> Provided text:
Start of Block

Rasmussen claims to want to address the “root causes” of these campus problems, but forgets that fraternity culture is part of the problem. Fraternity brothers are 300 percent more likely to commit sexual assault, and women in sororities are 74 percent more likely to be assaulted. The university’s longstanding ambivalence to regulating fraternities only serves to perpetuate the myth that fraternities do not pose a danger to women on campus.

In writing an investigative report on the University’s problems with sexual assault and safety, I personally wasn’t surprised to hear so many alums point to campus fraternities as the real source of sexual violence against women.

After my conversation with Clover Carrol (A.B. ’75) about her experience of being fondled by a UChicago faculty member, she reached out over e-mail to talk about fraternity culture.

“I did recall one other thing about the U of C culture at that time,” she wrote. “I went to a frat party, loud music, moonshine in the punch bowl, etc. I ended up going upstairs to some guy's bedroom (it was consensual). On his door was a poster of a naked, sexy woman carved & labeled into cuts of meat. It shocked me at the time because it embodied an attitude of disdain and almost hatred for women that I hadn't encountered before.”

Another anonymous alum (A.B. ’95) remembers a similar hostility toward women. As a Vietnamese-American, she was surprised that at fraternity parties, she was “more sexualized as an Asian woman.”

Fraternity members interested in Asian women would commonly joke that they had “yellow fever.” When she asked her then-boyfriend, a brother, why fraternities continually objectified Asian students, he exploded.

“He got angry at me and slammed the door and pinned me up against the wall,” she said.

It can be argued that these events were perpetrated by individual brothers or that such events represent outdated attitudes that are hardly present on an ostensibly progressive campus like our own. It was only an individual who had that poster, it was only one person who violently attacked his girlfriend. A year ago, it was only a few individuals that used the N-word, or called Muslims terrorists, or said that “every girl is crazy to some degree.” And, just a few weeks ago, it was, according to FIJI President Clyde Anderson, only a “small number of brothers who wore construction themed attire” at the Cinco de Mayo party.

End of Block

> Recorded data:
Start of Block

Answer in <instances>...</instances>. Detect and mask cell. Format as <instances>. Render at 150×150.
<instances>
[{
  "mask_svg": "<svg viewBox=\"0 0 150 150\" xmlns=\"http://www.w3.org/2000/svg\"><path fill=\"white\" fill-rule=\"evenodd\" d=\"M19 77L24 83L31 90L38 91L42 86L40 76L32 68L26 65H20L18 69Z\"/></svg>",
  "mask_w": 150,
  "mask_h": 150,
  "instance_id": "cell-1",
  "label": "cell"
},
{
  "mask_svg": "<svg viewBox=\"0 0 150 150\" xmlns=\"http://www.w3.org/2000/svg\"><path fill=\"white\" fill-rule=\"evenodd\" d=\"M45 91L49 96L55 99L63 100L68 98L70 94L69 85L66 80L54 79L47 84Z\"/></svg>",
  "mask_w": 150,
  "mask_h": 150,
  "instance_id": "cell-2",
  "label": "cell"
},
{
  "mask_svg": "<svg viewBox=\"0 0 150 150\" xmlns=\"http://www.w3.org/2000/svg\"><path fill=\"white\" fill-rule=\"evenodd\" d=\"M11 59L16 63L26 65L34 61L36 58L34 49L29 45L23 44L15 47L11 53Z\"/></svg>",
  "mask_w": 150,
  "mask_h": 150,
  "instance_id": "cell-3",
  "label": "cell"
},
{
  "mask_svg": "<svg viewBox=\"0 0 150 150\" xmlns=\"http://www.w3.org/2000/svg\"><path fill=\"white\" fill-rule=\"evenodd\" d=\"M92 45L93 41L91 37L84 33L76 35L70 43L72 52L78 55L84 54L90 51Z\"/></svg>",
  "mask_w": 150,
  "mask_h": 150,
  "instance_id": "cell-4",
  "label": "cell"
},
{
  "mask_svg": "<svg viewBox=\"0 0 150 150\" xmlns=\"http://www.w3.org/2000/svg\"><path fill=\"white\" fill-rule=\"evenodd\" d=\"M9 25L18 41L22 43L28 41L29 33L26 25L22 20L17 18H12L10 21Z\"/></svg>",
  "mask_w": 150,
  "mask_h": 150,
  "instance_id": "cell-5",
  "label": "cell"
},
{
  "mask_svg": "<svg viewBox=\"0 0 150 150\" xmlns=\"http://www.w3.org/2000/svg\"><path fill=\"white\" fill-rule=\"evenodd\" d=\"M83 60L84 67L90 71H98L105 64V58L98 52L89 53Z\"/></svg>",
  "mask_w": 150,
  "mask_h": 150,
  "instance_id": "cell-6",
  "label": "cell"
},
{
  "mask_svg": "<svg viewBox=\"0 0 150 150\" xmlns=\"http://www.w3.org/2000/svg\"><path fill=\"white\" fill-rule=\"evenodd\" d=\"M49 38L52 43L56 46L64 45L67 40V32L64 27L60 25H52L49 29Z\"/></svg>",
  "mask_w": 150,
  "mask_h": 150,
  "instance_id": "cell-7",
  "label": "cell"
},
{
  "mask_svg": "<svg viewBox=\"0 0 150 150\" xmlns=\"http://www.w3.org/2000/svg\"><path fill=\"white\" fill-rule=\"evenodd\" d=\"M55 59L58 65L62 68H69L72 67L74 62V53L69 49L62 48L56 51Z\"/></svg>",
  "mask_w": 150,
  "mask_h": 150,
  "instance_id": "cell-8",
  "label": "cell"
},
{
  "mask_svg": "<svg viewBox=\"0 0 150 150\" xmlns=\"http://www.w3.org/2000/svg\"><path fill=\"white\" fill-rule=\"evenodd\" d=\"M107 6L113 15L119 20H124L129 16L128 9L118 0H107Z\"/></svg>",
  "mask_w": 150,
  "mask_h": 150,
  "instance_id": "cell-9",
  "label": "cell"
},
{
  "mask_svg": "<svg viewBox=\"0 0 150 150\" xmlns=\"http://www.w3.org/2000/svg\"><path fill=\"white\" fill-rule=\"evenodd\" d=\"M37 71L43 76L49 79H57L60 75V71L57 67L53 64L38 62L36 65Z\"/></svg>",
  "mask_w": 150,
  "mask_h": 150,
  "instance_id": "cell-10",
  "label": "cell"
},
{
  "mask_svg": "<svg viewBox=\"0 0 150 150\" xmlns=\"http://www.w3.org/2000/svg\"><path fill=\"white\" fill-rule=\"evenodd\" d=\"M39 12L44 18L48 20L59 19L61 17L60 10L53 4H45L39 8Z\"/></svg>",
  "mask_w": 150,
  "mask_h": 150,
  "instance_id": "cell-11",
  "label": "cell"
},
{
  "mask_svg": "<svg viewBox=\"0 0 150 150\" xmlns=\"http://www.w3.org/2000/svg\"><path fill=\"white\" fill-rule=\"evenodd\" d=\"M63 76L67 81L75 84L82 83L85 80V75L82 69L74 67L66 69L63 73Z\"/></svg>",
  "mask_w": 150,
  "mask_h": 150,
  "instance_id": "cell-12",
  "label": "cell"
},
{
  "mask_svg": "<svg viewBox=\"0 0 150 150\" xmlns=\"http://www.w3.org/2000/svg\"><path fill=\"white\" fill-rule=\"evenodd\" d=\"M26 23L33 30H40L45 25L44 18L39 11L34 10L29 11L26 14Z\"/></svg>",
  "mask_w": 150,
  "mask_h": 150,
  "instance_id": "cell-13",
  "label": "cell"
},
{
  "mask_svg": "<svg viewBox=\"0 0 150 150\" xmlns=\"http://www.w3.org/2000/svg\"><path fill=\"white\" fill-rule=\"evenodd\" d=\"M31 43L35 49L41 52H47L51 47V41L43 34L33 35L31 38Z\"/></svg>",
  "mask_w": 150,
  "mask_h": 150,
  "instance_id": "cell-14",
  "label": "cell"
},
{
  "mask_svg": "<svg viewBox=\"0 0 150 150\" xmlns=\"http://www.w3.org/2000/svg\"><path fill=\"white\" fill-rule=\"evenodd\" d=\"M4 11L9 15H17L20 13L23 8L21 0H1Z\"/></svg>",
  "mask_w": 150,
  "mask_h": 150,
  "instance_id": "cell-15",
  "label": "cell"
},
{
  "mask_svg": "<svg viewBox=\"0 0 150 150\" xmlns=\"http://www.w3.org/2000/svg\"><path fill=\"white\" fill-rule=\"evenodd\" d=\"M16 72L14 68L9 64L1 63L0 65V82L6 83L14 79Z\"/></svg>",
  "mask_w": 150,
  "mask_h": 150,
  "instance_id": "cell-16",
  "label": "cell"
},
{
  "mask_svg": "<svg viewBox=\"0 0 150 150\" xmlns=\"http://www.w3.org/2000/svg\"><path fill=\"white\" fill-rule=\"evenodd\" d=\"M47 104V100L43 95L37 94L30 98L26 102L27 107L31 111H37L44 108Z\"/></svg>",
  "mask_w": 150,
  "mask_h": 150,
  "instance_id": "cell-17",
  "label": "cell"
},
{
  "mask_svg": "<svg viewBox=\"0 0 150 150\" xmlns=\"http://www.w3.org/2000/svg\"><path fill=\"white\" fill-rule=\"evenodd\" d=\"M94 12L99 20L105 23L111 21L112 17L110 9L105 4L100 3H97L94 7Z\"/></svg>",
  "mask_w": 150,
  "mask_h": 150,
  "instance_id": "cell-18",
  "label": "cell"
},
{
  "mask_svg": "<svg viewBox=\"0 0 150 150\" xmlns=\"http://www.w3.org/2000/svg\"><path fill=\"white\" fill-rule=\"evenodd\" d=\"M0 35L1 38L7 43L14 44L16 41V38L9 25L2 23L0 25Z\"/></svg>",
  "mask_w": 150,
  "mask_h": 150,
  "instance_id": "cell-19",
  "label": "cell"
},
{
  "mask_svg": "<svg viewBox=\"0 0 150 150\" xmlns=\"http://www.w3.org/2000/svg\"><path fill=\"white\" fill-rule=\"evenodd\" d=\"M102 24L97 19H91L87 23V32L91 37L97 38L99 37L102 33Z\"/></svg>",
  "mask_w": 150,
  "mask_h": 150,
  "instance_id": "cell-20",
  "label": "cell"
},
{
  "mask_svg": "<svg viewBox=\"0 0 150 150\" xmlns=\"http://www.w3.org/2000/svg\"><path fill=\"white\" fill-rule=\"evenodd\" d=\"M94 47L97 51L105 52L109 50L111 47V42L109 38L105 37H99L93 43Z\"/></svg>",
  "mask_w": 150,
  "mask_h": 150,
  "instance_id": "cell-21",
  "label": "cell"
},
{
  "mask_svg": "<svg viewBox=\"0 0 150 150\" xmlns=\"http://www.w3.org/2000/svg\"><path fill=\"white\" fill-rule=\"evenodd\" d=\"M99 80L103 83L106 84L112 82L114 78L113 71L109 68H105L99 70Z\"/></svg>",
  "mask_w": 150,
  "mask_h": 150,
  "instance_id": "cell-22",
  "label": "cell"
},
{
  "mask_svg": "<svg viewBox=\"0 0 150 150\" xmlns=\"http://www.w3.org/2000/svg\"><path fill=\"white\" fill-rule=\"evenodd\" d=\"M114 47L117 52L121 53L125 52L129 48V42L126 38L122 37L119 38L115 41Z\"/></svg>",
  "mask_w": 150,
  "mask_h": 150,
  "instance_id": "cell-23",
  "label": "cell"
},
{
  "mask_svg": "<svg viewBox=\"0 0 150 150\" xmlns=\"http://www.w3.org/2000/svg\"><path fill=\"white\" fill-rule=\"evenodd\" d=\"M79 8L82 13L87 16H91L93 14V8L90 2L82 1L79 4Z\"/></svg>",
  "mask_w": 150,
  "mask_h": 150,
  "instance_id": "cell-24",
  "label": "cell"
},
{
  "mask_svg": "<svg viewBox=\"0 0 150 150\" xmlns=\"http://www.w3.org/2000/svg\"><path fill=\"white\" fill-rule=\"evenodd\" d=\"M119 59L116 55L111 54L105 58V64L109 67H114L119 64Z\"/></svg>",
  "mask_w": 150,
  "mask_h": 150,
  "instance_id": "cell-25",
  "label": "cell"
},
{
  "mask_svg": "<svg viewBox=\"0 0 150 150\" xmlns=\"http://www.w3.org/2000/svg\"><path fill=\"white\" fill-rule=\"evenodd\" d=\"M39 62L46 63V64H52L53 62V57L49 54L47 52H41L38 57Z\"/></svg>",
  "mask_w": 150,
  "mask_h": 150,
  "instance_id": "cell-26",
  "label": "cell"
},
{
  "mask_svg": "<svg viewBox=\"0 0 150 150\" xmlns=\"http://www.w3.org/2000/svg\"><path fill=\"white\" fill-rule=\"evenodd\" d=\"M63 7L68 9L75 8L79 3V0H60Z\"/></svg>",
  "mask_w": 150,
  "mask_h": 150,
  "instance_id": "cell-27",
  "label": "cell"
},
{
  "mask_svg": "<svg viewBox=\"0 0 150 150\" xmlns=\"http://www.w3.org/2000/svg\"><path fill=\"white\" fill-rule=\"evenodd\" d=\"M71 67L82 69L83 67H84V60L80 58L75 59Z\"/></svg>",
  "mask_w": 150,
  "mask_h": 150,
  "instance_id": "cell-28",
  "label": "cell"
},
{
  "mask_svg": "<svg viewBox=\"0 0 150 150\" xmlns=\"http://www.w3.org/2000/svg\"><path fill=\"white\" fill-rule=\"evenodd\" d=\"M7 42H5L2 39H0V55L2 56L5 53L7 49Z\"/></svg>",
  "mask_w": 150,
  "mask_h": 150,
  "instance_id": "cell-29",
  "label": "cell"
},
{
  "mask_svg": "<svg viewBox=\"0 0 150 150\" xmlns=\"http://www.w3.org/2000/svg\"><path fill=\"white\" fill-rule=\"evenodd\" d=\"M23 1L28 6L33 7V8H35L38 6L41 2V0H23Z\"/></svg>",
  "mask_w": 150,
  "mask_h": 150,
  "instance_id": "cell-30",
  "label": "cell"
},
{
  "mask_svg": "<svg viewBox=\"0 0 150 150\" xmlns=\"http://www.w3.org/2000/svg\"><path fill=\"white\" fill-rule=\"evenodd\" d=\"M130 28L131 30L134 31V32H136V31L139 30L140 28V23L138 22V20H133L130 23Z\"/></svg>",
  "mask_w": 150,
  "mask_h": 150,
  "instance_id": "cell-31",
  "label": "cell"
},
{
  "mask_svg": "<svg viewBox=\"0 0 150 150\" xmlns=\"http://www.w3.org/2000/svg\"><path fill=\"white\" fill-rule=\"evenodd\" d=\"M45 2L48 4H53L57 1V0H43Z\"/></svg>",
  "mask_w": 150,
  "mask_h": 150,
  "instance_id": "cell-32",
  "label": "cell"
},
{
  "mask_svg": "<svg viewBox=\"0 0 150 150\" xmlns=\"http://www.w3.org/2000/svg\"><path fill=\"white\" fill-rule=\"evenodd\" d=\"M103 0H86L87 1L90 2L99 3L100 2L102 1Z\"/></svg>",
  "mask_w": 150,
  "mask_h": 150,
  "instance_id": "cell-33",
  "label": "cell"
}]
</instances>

End of Block

> Questions on the material:
1 - Rewrite the column on fraternity culture starting at "It can be argued" and ending at "de Mayo party.", and substitute "partner" for "girlfriend".
2 - Pick up the column on fraternity culture after its final sentence and continue it.

> Answers to the tasks:
1 -
It can be argued that these events were perpetrated by individual brothers or that such events represent outdated attitudes that are hardly present on an ostensibly progressive campus like our own. It was only an individual who had that poster, it was only one person who violently attacked his partner. A year ago, it was only a few individuals that used the N-word, or called Muslims terrorists, or said that “every girl is crazy to some degree.” And, just a few weeks ago, it was, according to FIJI President Clyde Anderson, only a “small number of brothers who wore construction themed attire” at the Cinco de Mayo party.

2 -
Even if that’s the case, all brothers are complicit in this type of abusive and problematic behavior. By allowing these unquestionably racist, sexist, and ableist comments and actions to continue unpunished, the entire fraternity is implicitly condoning them, giving brothers free reign to continue as they please. Some fraternities have removed individual members complicit of this type of behavior, but this is by and far an exception. To FIJI’s credit, it indefinitely suspended the brother who made a racial remark on the Facebook page before the Cinco de Mayo party. But, there were still multiple brothers who attended the party in construction gear, a racially insensitive act that still remains unpunished. And, as Delta Upsilon (DU) President Stephen Moreland said in an interview with the Maroon Editorial Board, specifically on sexual assault: “We’re not equipped to be people who are judging and evaluating cases.” Fraternity presidents are not looking to adjudicate over cases of sexual assault, even when it’s committed by their own brothers. They don’t want the responsibility of taking action, which only further shows that they are willing to passively condone this type of toxic behavior.  

Fraternity culture around the country, and here at the University of Chicago, has a long history of sexual and physical violence toward women and minorities. It is one of the greatest contributors to the “root cause” of college sexual assault and denying this fact only proves that the UChicago administration can’t be trusted to discipline fraternities in any capacity.

Banning all fraternities is a long-shot, especially on a campus with an administration as infamously reluctant as our own. There are undoubtedly upstanding members of campus fraternities who would find racist and sexist behavior of any kind abhorrent. Unfortunately, these good apples still belong to a rotten tree; ultimately, such a tree needs to be cut down before it can do any more damage.

Sarah Zimmerman is a fourth-year in the College majoring in English and a Viewpoints editor.